• [Rows]

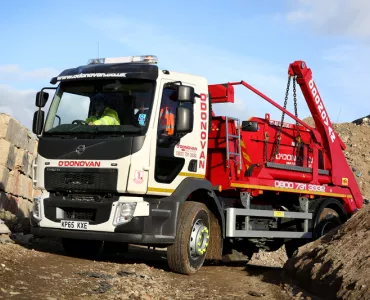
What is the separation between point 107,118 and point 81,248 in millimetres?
2664

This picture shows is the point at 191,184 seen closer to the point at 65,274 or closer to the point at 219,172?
the point at 219,172

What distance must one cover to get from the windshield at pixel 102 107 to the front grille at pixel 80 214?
3.75 ft

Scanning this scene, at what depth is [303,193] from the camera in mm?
11000

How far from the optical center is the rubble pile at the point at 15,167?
13.0m

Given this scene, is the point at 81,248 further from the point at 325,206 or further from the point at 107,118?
the point at 325,206

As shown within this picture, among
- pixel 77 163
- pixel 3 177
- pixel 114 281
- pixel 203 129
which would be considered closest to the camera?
pixel 114 281

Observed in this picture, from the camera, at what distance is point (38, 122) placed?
8.48 m

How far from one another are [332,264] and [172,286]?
7.19 ft

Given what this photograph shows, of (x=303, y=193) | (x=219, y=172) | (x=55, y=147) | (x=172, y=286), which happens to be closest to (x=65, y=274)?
(x=172, y=286)

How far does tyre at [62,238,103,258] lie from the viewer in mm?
9414

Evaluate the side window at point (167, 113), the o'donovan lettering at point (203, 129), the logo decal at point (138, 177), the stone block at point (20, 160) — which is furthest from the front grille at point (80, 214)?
the stone block at point (20, 160)

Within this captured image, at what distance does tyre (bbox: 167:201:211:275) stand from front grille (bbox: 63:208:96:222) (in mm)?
1220

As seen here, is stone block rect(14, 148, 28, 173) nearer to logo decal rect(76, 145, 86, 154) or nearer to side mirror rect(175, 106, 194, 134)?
logo decal rect(76, 145, 86, 154)

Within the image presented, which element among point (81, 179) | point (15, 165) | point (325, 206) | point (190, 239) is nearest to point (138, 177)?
point (81, 179)
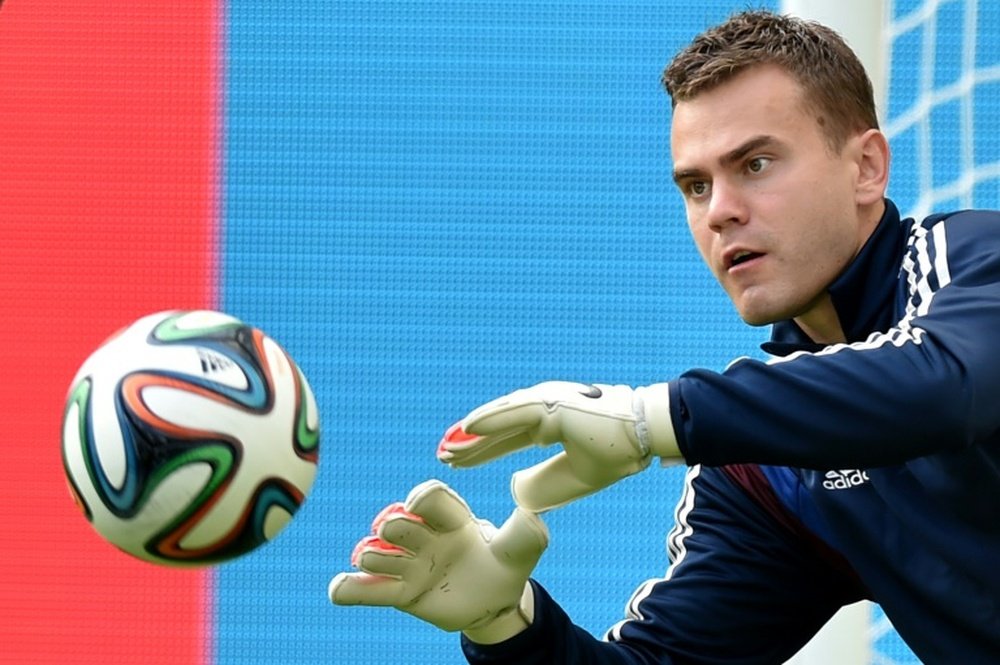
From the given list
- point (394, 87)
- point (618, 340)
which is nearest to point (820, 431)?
point (618, 340)

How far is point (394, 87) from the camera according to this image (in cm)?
317

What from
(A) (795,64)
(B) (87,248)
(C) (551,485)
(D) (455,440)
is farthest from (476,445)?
(B) (87,248)

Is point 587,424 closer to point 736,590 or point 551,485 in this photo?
point 551,485

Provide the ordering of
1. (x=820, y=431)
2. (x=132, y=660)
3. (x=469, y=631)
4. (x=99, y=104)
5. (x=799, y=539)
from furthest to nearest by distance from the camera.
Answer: (x=99, y=104)
(x=132, y=660)
(x=799, y=539)
(x=469, y=631)
(x=820, y=431)


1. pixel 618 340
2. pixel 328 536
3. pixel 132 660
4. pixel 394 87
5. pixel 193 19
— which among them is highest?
pixel 193 19

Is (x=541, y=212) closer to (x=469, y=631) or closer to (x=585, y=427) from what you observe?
(x=469, y=631)

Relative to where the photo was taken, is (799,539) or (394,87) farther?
(394,87)

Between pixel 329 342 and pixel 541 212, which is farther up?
pixel 541 212

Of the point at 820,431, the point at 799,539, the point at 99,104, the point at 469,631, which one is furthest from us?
the point at 99,104

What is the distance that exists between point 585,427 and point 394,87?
6.54 ft

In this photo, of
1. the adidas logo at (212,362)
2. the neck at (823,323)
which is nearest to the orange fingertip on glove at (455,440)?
the adidas logo at (212,362)

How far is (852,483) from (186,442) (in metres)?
0.72

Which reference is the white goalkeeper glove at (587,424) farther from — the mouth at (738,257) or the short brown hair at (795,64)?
the short brown hair at (795,64)

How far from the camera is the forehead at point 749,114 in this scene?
1576 mm
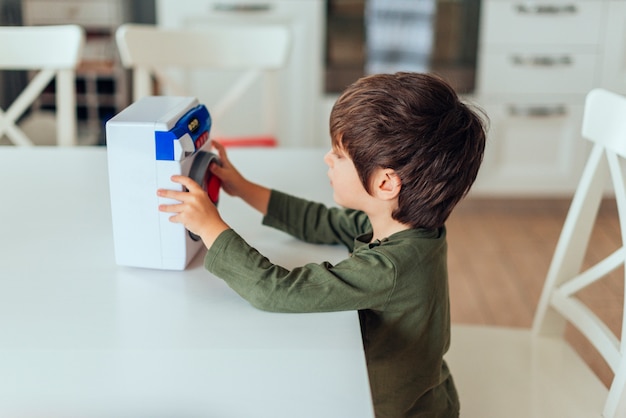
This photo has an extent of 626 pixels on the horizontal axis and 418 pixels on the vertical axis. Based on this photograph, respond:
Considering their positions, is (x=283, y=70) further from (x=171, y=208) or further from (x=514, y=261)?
(x=171, y=208)

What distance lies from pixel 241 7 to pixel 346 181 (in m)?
2.03

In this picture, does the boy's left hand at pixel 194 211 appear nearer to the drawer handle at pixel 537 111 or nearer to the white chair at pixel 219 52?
the white chair at pixel 219 52

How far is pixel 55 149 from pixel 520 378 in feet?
3.12

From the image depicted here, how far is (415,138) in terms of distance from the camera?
93cm

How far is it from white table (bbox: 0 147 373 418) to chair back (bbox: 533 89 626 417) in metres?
0.43

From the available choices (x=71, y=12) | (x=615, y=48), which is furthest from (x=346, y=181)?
(x=71, y=12)

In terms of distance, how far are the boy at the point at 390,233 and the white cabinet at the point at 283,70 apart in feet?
6.29

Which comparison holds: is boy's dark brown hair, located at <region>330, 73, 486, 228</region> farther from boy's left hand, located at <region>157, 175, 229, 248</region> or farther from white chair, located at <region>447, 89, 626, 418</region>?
white chair, located at <region>447, 89, 626, 418</region>

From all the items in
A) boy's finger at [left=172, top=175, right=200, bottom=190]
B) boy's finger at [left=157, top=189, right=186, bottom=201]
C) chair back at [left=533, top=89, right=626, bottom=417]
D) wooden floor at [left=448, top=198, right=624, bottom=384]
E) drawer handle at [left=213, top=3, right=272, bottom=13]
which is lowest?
wooden floor at [left=448, top=198, right=624, bottom=384]

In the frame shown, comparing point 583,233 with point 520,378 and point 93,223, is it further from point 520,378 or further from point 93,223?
point 93,223

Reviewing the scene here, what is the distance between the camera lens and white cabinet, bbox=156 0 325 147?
287 centimetres

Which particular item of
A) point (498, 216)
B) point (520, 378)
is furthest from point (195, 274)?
point (498, 216)

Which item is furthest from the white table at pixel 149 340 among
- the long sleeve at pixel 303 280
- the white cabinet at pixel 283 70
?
the white cabinet at pixel 283 70

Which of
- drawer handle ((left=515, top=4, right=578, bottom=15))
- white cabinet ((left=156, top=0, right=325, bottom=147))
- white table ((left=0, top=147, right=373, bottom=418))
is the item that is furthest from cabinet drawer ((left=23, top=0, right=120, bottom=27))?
white table ((left=0, top=147, right=373, bottom=418))
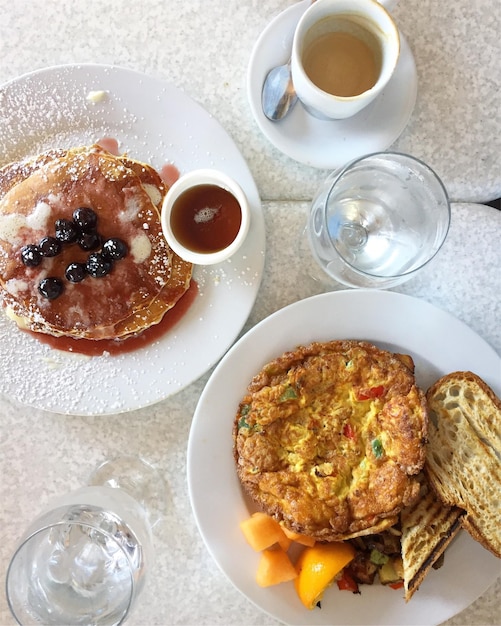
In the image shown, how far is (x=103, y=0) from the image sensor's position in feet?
4.81

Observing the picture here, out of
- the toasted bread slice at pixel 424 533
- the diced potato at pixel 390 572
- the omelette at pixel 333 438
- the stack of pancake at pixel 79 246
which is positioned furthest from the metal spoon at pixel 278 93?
the diced potato at pixel 390 572

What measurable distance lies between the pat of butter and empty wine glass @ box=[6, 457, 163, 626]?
0.89 meters

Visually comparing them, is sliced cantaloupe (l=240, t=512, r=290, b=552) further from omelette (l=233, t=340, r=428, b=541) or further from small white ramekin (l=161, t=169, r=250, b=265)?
small white ramekin (l=161, t=169, r=250, b=265)

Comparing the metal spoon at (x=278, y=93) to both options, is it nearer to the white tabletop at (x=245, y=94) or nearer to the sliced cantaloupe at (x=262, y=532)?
the white tabletop at (x=245, y=94)

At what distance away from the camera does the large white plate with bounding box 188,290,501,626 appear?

• [Exercise aim] Can you put the lines of the items above into a numbered list, starting at the line that contains "Visually comparing them, is" and ending at the last line of the items, with blank lines left out?

• [Exercise output]
1. Visually comparing them, is sliced cantaloupe (l=240, t=512, r=290, b=552) further from omelette (l=233, t=340, r=428, b=541) or further from small white ramekin (l=161, t=169, r=250, b=265)?
2. small white ramekin (l=161, t=169, r=250, b=265)
3. Comparing the metal spoon at (x=278, y=93) to both options, is it nearer to the white tabletop at (x=245, y=94) or nearer to the sliced cantaloupe at (x=262, y=532)?
4. the white tabletop at (x=245, y=94)
5. At what distance away from the camera does the large white plate with bounding box 188,290,501,626 appear?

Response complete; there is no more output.